While a subroutine is executed sequentially and straightly, a coroutine can suspend and resume its execution at distinct points in code. Thus, coroutines are good primitives for cooperative task handling, as coroutines are able to yield execution. The advantages of cooperative task handling especially in case of massive parallelism of asynchronous operations such as I/O are in plenty.
Coroutines are often used as low-level primitives, namely as an alternative to threads for implementing high-level concurrency concepts. For example, actor-based systems may use coroutines for their underlying implementation. This implementation attempts on the line of the above mentioned concepts.
The separation of the application into threads defines its concurrent model. The mapping of these threads on the available cores defines its level or parallelism. A concurrent system may run efficiently on a single processor, in which case it is not parallel.
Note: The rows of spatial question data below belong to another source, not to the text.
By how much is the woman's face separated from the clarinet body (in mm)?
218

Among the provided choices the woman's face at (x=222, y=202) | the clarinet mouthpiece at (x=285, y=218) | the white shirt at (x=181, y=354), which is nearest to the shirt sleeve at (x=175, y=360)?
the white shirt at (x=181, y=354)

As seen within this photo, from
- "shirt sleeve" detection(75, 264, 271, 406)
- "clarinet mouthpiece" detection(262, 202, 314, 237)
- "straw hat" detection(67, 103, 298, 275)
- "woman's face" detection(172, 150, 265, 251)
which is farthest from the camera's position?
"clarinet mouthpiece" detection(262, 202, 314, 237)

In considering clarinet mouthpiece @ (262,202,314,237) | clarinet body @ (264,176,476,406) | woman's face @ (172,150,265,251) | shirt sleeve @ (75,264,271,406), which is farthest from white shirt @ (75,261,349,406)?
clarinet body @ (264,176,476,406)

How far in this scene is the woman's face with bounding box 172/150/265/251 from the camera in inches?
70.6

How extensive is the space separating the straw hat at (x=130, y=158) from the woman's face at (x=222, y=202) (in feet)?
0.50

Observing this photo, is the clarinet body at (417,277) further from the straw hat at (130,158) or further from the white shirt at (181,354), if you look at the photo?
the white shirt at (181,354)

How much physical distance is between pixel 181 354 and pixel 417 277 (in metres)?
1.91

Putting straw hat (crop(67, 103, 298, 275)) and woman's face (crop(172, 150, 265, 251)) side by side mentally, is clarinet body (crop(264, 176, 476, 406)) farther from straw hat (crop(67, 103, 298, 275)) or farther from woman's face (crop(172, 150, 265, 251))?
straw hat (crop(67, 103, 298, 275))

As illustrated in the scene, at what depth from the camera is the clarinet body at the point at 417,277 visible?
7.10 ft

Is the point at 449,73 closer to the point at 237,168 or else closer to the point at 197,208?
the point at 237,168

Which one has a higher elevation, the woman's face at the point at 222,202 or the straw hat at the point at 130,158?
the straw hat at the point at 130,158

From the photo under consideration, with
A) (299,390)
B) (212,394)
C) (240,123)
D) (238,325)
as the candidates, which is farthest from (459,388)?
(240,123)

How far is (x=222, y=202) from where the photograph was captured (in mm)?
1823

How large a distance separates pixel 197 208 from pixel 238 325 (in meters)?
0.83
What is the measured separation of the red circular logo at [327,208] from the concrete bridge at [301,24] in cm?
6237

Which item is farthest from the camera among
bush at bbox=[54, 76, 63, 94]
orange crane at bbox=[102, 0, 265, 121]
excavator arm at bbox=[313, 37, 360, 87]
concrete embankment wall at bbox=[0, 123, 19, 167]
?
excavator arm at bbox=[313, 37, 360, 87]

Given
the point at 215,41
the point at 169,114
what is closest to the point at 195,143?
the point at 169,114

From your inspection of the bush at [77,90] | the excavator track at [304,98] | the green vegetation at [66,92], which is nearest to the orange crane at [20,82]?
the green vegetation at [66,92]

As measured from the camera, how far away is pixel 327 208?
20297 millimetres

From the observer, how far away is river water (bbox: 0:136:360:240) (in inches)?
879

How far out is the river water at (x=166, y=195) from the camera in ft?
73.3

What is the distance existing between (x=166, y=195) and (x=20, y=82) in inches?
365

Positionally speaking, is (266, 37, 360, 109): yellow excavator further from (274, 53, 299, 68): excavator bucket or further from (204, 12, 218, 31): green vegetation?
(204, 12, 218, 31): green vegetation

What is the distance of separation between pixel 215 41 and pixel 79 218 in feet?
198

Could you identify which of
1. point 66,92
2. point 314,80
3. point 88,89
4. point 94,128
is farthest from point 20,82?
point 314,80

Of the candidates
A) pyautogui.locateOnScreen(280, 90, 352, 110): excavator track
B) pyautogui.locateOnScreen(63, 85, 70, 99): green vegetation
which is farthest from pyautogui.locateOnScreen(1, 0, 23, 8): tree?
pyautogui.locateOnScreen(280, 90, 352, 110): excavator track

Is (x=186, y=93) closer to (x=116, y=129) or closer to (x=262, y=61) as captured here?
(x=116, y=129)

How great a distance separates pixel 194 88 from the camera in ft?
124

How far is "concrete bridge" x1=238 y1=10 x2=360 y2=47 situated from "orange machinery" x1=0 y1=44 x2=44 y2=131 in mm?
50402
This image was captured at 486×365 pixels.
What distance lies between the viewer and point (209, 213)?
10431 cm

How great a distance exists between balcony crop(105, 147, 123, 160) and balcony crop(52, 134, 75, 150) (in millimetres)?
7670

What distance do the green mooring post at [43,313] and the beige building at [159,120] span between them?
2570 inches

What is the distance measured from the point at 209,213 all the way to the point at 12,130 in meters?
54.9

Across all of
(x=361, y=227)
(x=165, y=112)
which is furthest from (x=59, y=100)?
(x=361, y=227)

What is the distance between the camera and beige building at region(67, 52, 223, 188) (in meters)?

Most programming languages have the concept of subroutines in the form of procedures, functions, or methods. When called, a typical subroutine completes at once and returns a single value. It does not hold any state between invocations.
From the client code, a generator looks like a normal subroutine – it can be invoked and will return a value. However, a generator yields (rather than return!) a value and preserves its state – i.e. the values of the local variables. Again, this is known as continuation. When this generator is called again, its state is restored and the execution continues from the point of the last yielding until a new yield is encountered.
The actors are the instance of any particular generator.
The included example is based on the scenario of fund transfer between various bank accounts involving the following models:
- system-root
- account
- account-balance
The guardian is the root actor of the entire system. Every other actor that is created is always a child of some actor.
Every actor is associated with an address and to send message to any particular actor, an actor have to know the address of that actor.
When things go wrong, that’s when! Whenever a child actor has an unhandled exception and is crashing, it reaches out to its parent for help and to tell it what to do.
Specifically, the child will send its parent a message that is of the Failure class. Then it’s up to the parent to decide what to do.
There are two factors that determine how a failure is resolved:
How the child failed (what type of Exception did the child include in its Failure message to its parent.) What Directive the parent actor executes in response to a child Failure. This is determined by the parent’s SupervisionStrategy.
When it receives an error from its child, a parent can take one of the following actions (“directives”). The supervision strategy maps different exception types to these directives, allowing you to handle different types of errors as appropriate.
Types of supervision directives (i.e. what decisions a supervisor can make):
- Restart the child (default): this is the common case, and the default.
- Stop the child: this permanently terminates the child actor.
- Escalate the error (and stop itself): this is the parent saying “I don’t know what to do! I’m gonna stop everything and ask MY parent!”
- Resume processing (ignores the error): you generally won’t use this. Ignore it for now.
The critical thing to know here is that whatever action is taken on a parent propagates to its children. If a parent is halted, all its children halt. If it is restarted, all its children restart.
There are two built-in supervision strategies:
- One-For-One Strategy (default)
- All-For-One Strategy
The basic difference between these is how widespread the effects of the error-resolution directive will be.
One-For-One says that that the directive issued by the parent only applies to the failing child actor. It has no effect on the siblings of the failing child. This is the default strategy if you don’t specify one. (You can also define your own custom supervision strategy.)
All-For-One says that that the directive issued by the parent applies to the failing child actor AND all of its siblings.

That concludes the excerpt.